El impacto en el clima laboral es previsiblemente dramático. Por una parte se truncan las expectativas de muchos profesionales que se encontraban integrados en planes de carrera o bancos de alto potencial. A esta frustración se une la angustia generalizada por el futuro y los rumores sobre las posibles “listas negras” que empiezan a circular rápidamente.

El impacto negativo en la productividad es previsible, aunque parece que la empresa no sea consciente de este fenómeno. La correlación entre la motivación de los equipos y la consecución de resultados no solo funciona en los entornos deportivos, es un principio elemental del comportamiento humano.

La situación es hasta cierto punto inevitable, aunque hay empresas que se esfuerzan en mantener su plantilla a través de soluciones como las reducciones colectivas de tiempo de trabajo y salario o las ofertas de periodos sabático y excedencias para empleados que muestren interés.

Rumorología

También es legítimo que las empresas aprovechen estas épocas para renovar su fuerza de trabajo allá donde lo necesiten. Pero lo que no debe descuidarse nunca es la comunicación. Parece que en estas situaciones la información que circula es únicamente rumorología, la dirección es reacia a tener al día de la situación a los trabajadores, que se sienten desvalidos, desorientados y muchas veces traicionados.
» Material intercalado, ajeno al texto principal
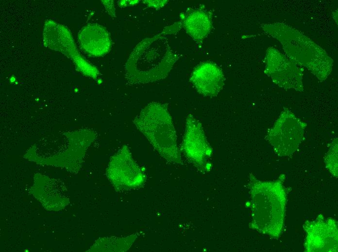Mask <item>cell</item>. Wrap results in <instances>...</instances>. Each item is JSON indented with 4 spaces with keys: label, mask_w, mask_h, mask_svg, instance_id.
Returning a JSON list of instances; mask_svg holds the SVG:
<instances>
[{
    "label": "cell",
    "mask_w": 338,
    "mask_h": 252,
    "mask_svg": "<svg viewBox=\"0 0 338 252\" xmlns=\"http://www.w3.org/2000/svg\"><path fill=\"white\" fill-rule=\"evenodd\" d=\"M282 180L262 181L249 176L250 227L273 237L279 236L284 223L286 197Z\"/></svg>",
    "instance_id": "obj_1"
},
{
    "label": "cell",
    "mask_w": 338,
    "mask_h": 252,
    "mask_svg": "<svg viewBox=\"0 0 338 252\" xmlns=\"http://www.w3.org/2000/svg\"><path fill=\"white\" fill-rule=\"evenodd\" d=\"M133 123L167 162L183 164L172 119L165 104L149 103L135 118Z\"/></svg>",
    "instance_id": "obj_2"
},
{
    "label": "cell",
    "mask_w": 338,
    "mask_h": 252,
    "mask_svg": "<svg viewBox=\"0 0 338 252\" xmlns=\"http://www.w3.org/2000/svg\"><path fill=\"white\" fill-rule=\"evenodd\" d=\"M307 124L288 110L282 111L268 129L266 140L280 157L289 156L298 148Z\"/></svg>",
    "instance_id": "obj_3"
},
{
    "label": "cell",
    "mask_w": 338,
    "mask_h": 252,
    "mask_svg": "<svg viewBox=\"0 0 338 252\" xmlns=\"http://www.w3.org/2000/svg\"><path fill=\"white\" fill-rule=\"evenodd\" d=\"M181 150L186 159L199 172L205 173L212 168L213 150L207 141L202 124L189 114L186 117Z\"/></svg>",
    "instance_id": "obj_4"
},
{
    "label": "cell",
    "mask_w": 338,
    "mask_h": 252,
    "mask_svg": "<svg viewBox=\"0 0 338 252\" xmlns=\"http://www.w3.org/2000/svg\"><path fill=\"white\" fill-rule=\"evenodd\" d=\"M107 173L119 191L141 188L146 180L145 170L134 159L130 148L124 145L112 157Z\"/></svg>",
    "instance_id": "obj_5"
},
{
    "label": "cell",
    "mask_w": 338,
    "mask_h": 252,
    "mask_svg": "<svg viewBox=\"0 0 338 252\" xmlns=\"http://www.w3.org/2000/svg\"><path fill=\"white\" fill-rule=\"evenodd\" d=\"M306 252H337L338 227L333 219L318 218L304 226Z\"/></svg>",
    "instance_id": "obj_6"
},
{
    "label": "cell",
    "mask_w": 338,
    "mask_h": 252,
    "mask_svg": "<svg viewBox=\"0 0 338 252\" xmlns=\"http://www.w3.org/2000/svg\"><path fill=\"white\" fill-rule=\"evenodd\" d=\"M189 81L199 94L215 97L223 88L224 77L221 69L217 64L207 62L195 68Z\"/></svg>",
    "instance_id": "obj_7"
},
{
    "label": "cell",
    "mask_w": 338,
    "mask_h": 252,
    "mask_svg": "<svg viewBox=\"0 0 338 252\" xmlns=\"http://www.w3.org/2000/svg\"><path fill=\"white\" fill-rule=\"evenodd\" d=\"M79 42L83 50L93 57H100L108 53L112 40L107 31L97 24H88L80 31Z\"/></svg>",
    "instance_id": "obj_8"
},
{
    "label": "cell",
    "mask_w": 338,
    "mask_h": 252,
    "mask_svg": "<svg viewBox=\"0 0 338 252\" xmlns=\"http://www.w3.org/2000/svg\"><path fill=\"white\" fill-rule=\"evenodd\" d=\"M181 23L186 33L196 42H202L210 33L211 13L204 8L188 9L180 14Z\"/></svg>",
    "instance_id": "obj_9"
},
{
    "label": "cell",
    "mask_w": 338,
    "mask_h": 252,
    "mask_svg": "<svg viewBox=\"0 0 338 252\" xmlns=\"http://www.w3.org/2000/svg\"><path fill=\"white\" fill-rule=\"evenodd\" d=\"M265 72L280 87L294 89L298 91L303 90L302 71L286 59L284 64L268 63Z\"/></svg>",
    "instance_id": "obj_10"
},
{
    "label": "cell",
    "mask_w": 338,
    "mask_h": 252,
    "mask_svg": "<svg viewBox=\"0 0 338 252\" xmlns=\"http://www.w3.org/2000/svg\"><path fill=\"white\" fill-rule=\"evenodd\" d=\"M326 166L335 177H338V139L333 140L325 158Z\"/></svg>",
    "instance_id": "obj_11"
},
{
    "label": "cell",
    "mask_w": 338,
    "mask_h": 252,
    "mask_svg": "<svg viewBox=\"0 0 338 252\" xmlns=\"http://www.w3.org/2000/svg\"><path fill=\"white\" fill-rule=\"evenodd\" d=\"M143 2L149 7L159 8L164 6L167 0H144Z\"/></svg>",
    "instance_id": "obj_12"
},
{
    "label": "cell",
    "mask_w": 338,
    "mask_h": 252,
    "mask_svg": "<svg viewBox=\"0 0 338 252\" xmlns=\"http://www.w3.org/2000/svg\"><path fill=\"white\" fill-rule=\"evenodd\" d=\"M106 2H104L107 5H105V6H107L106 9L108 10V12L109 13V14H110L112 16H115V8L114 6V3L113 1L112 0H106Z\"/></svg>",
    "instance_id": "obj_13"
},
{
    "label": "cell",
    "mask_w": 338,
    "mask_h": 252,
    "mask_svg": "<svg viewBox=\"0 0 338 252\" xmlns=\"http://www.w3.org/2000/svg\"><path fill=\"white\" fill-rule=\"evenodd\" d=\"M129 0H120V2L119 1V6H123V7H125L128 5H133L134 4H135L136 3L138 2V0H130V2H129Z\"/></svg>",
    "instance_id": "obj_14"
}]
</instances>
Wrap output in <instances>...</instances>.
El factor crítico es mantener la involucración, aunque sea para compartir la incertidumbre. En momentos de crisis, recursos humanos y la alta dirección deberían trabajar codo con codo en desarrollar una estrategia de cercanía con los empleados. Todo el mundo entiende las condiciones adversas en crisis, e ignorar a los empleados es menospreciar la contribución que pueden hacer en momentos difíciles si estos deciden resistir y colaborar.

Las empresas deberían invertir en adquirir estas capacidades para el futuro, porque atendiendo a las previsiones de los economistas, las crisis serán cada vez más intensas y frecuentes. Gestionar en tiempos convulsos será una competencia estratégica para el futuro en el mundo de los negocios.